§ Document excerpt
---
Shifting Tides: The Path to Cannabis Legalization in the U.S.
Traditionally, the United States has been at the forefront of enforcing cannabis prohibition globally, starting in the 1930s by banning its use, including for medicinal purposes, and pressuring other nations to adopt similar stances.
This has led to numerous international treaties that still enforce prohibition. However, countries like Uruguay and Canada have broken from this path, legalizing cannabis for both medical and recreational use.
While still illegal federally in the U.S., almost half the states have enacted laws permitting recreational cannabis, and almost all have some form of medical cannabis legislation. There's a growing consensus for nationwide legalization, with many expecting significant federal policy changes soon.
A key hope for reformers was the DEA's potential reclassification of cannabis from Schedule I, indicating substances with no accepted medical use and a high risk of abuse, to a less restrictive category.
Cannabis's current classification places it alongside drugs like heroin and LSD, which many argue is unjustified. Recent reports suggest the U.S. Department of Health and Human Services has recommended reclassifying cannabis to Schedule III, which includes drugs with a moderate to low dependency risk, such as certain codeine products, ketamine, and anabolic steroids, and has communicated this to the DEA, as revealed by Marijuana Moment.
Schedule III classification implies a lower abuse potential than Schedules I and II but higher than Schedule IV, which lists drugs like Xanax and Valium.
While many hoped for cannabis to be completely removed from the scheduling system, akin to tobacco and alcohol—which are not scheduled yet pose significant health risks—the DEA's final decision on this recommendation remains uncertain.
---
§ What this exercise asks
1 - Answer these questions using the article on cannabis legalization:
(a) In which decade did the United States begin banning cannabis use?
(b) Which two countries have legalized cannabis for both medical and recreational use?
(c) Which two drugs are given as examples of Schedule IV substances?
2 - How would you render this sentence from the article on cannabis legalization in Spanish: "Schedule III classification implies a lower abuse potential than Schedules I and II but higher than Schedule IV, which lists drugs like Xanax and Valium."
3 - Reproduce word for word the passage of the article on cannabis legalization starting at "Shifting Tides: The" and ending at "adopt similar stances.".
None of these rows relate to the article on cannabis legalization.

(Stored items)
---
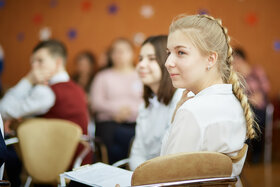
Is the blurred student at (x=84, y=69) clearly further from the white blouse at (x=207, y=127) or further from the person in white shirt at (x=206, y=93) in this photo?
the white blouse at (x=207, y=127)

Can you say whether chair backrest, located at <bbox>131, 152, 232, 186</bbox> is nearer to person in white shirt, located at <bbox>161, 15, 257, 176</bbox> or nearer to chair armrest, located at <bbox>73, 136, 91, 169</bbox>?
person in white shirt, located at <bbox>161, 15, 257, 176</bbox>

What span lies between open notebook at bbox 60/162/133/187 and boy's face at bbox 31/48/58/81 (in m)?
1.38

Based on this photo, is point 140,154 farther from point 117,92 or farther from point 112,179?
point 117,92

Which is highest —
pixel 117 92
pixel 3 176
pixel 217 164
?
pixel 217 164

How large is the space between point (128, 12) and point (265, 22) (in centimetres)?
199

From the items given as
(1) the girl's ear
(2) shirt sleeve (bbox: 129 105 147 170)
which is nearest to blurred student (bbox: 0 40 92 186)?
(2) shirt sleeve (bbox: 129 105 147 170)

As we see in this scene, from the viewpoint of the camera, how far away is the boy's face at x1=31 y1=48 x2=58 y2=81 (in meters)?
2.60

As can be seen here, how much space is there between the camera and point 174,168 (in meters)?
1.08

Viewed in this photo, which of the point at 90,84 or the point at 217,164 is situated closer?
the point at 217,164

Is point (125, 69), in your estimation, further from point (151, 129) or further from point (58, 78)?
point (151, 129)

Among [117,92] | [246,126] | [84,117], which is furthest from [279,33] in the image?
[246,126]

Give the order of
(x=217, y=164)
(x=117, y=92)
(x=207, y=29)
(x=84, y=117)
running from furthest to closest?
(x=117, y=92) < (x=84, y=117) < (x=207, y=29) < (x=217, y=164)

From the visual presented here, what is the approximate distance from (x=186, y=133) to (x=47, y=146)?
121cm

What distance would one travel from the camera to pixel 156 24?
4992 millimetres
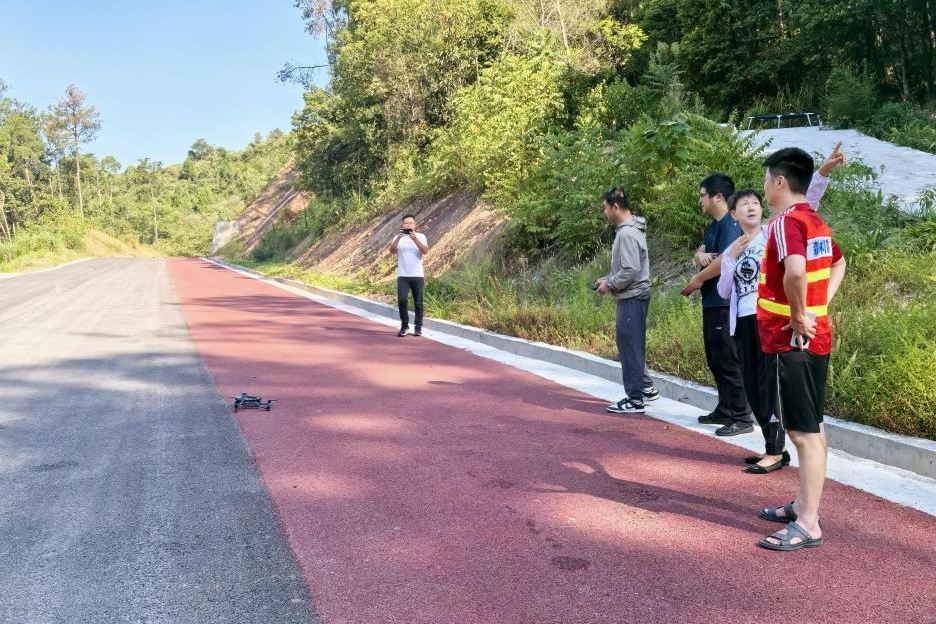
---
§ Outputs by task
1 -
(a) The 1930s
(b) Uruguay and Canada
(c) Xanax and Valium

2 - La clasificación en la Lista III implica un potencial de abuso menor que el de las Listas I y II, pero mayor que el de la Lista IV, que incluye drogas como Xanax y Valium.

3 -
Shifting Tides: The Path to Cannabis Legalization in the U.S.
Traditionally, the United States has been at the forefront of enforcing cannabis prohibition globally, starting in the 1930s by banning its use, including for medicinal purposes, and pressuring other nations to adopt similar stances.